One of the great failures of modern computing is how it has largely ignored the presence of the human body beyond the slightest acknowledgement that humans have a pair of eyeballs and a few fingertips. Largely, we sit in chairs staring at screens, our hands relegated to pecking away at a keyboard or poking at a tiny touchscreen. Compared to the way we employ and use other tools and instruments—from spatulas to screwdrivers to accordions to violins—the way we use computers today is a gross underutilization of both the expressiveness and sensitivity of our bodies.
Consider, for instance, our hands. Human hands are capable of so much more than typing and swiping. Human finger sensitivity is astonishingly precise, capable of detecting wrinkles on a smooth surface with a wavelengths as small as 10nm, features so small they are invisible to the eye.
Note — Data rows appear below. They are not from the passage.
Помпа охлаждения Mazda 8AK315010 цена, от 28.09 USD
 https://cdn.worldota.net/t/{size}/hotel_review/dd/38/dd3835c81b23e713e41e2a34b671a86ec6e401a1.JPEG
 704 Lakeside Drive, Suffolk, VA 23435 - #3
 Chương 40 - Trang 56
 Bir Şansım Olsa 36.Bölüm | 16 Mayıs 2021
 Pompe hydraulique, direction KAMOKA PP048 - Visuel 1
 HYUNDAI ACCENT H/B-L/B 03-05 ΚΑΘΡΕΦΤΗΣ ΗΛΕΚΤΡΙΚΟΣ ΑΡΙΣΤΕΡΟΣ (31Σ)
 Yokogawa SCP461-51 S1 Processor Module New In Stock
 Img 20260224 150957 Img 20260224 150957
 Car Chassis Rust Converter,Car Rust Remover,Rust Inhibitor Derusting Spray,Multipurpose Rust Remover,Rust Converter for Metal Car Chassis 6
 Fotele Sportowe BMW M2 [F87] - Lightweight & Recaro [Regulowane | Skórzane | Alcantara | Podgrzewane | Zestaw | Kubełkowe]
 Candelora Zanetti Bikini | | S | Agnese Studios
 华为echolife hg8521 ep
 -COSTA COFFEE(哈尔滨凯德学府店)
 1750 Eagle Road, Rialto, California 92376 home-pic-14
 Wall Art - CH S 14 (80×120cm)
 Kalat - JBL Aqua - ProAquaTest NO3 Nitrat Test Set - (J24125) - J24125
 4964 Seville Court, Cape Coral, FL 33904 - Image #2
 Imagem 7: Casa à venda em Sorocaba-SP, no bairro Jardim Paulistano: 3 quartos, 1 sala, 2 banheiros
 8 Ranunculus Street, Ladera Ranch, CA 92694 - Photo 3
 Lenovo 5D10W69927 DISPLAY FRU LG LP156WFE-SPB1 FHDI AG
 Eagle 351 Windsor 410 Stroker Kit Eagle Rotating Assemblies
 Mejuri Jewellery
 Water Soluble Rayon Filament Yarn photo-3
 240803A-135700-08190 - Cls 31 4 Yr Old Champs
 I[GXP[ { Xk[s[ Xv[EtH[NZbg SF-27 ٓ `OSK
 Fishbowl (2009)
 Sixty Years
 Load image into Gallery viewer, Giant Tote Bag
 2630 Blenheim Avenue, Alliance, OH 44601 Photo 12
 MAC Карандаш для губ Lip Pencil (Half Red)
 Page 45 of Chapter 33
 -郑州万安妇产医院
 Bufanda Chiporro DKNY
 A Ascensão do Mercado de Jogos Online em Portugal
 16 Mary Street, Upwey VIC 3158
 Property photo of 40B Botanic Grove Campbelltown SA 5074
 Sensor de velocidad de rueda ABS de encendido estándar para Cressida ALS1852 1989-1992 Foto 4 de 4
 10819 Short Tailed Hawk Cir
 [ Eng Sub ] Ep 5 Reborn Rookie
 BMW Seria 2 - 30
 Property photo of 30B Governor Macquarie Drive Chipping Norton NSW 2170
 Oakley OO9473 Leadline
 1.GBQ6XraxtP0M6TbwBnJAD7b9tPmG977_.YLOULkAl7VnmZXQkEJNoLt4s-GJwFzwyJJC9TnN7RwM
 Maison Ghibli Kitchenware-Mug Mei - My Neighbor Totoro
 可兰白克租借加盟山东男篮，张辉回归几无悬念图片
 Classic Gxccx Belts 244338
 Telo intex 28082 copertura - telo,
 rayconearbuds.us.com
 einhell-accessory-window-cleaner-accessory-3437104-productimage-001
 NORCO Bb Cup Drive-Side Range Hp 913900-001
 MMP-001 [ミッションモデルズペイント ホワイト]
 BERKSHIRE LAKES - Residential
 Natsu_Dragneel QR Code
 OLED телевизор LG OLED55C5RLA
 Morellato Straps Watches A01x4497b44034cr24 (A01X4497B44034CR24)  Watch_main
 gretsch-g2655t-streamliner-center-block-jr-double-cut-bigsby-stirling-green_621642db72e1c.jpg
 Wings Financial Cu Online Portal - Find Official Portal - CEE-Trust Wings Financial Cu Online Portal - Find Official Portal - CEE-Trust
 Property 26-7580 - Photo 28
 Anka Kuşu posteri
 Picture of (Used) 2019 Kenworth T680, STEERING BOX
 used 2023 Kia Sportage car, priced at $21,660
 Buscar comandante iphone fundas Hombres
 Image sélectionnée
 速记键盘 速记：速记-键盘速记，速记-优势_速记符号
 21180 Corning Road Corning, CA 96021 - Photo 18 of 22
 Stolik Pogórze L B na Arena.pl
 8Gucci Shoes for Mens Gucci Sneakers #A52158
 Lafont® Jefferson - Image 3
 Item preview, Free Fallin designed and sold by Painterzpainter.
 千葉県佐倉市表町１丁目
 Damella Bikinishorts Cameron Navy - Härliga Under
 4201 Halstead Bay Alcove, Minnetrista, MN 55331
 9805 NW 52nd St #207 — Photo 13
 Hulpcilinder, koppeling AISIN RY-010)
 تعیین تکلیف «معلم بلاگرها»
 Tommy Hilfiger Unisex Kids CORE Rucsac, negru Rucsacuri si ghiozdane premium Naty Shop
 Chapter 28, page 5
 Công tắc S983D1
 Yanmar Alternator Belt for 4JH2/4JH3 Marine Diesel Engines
Hands can both manipulate and communicate, have effect on the world and perceive its most minuscule features.
Enthusiasm around large language models (LLMs) and text-to-image systems, however, has made it easy to forget about the impressive facility of our hands and the astonishing capabilities of our vision systems, leading instead to proclamations about the pending death of the graphical user interface as an input system. Instead of veering towards a future where computers make greater use of our bodies’ expressiveness, LLMs compel us to diverge further from such a course. Why manipulate anything on a computer with gesture or point and click when you can type or speak? Just tell the AI what you want, with natural language.
The shortcomings of this assertion should be obvious: not everything can nor should be expressed through spoken or written language. The future of computing cannot and will not be only talking to computers. For all its ease-of-use and benefits, text-based interfaces—be they verbal or written—are a limited interaction modality, a narrow straw of expressive bandwidth. Sometimes it’s very hard to say what you want.
From word processing to photo and video editing to drawing to 3D modeling—most creative work that happens on computers involves manipulation. It’s easier and more natural to trim a video by manipulating a slider on a track than by typing or speaking “trim the second clip on the timeline by 3.4 seconds.” It’s quicker to select a portion of a photo for editing by tapping it with your finger or circling it with a lasso than by telling the computer “please select the left eyebrow of the third woman to the right.”1
With direct manipulation we bypass the language centers of our brains and act without thinking, relying instead on muscular gestalts2, allowing us to enter flow state.
The exciting thing about a world where computers “understand” natural language isn’t that text-based interfaces will supplant the GUI. What’s exciting instead is how they will augment the GUI. The most compelling demos of AI-powered text-based interfaces, especially in creative contexts, always revolve around how they are paired with traditional input modalities. Sketch to image. Inpainting and style transfer from reference images. Photoshop’s generative fill. All of these still require the graphical user interface as an input system.
The future of user interfaces isn’t just chat; it’s multimodal.